## TASK
The whole listing is to be written out again exactly; the pictures are not.

## INFORMATION PROVIDED
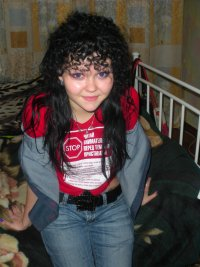 Elena Shyrchenko, 2 сентября 1989, Одесса, id58502238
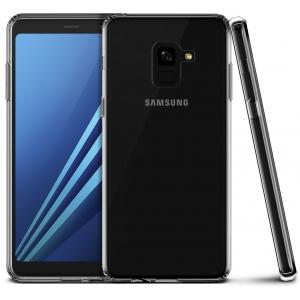 Etui VRS Design Crystal Mixx Samsung Galaxy A8 2018 Clear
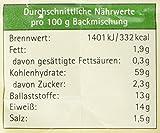 Bielmeier – Küchenmeister Brotbackmischung Aktiv: Wellnessbrot 15er Pack (15 x 500 g) - 3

## RESULT BELOW
 Elena Shyrchenko, 2 сентября 1989, Одесса, id58502238
 Etui VRS Design Crystal Mixx Samsung Galaxy A8 2018 Clear
 Bielmeier – Küchenmeister Brotbackmischung Aktiv: Wellnessbrot 15er Pack (15 x 500 g) - 3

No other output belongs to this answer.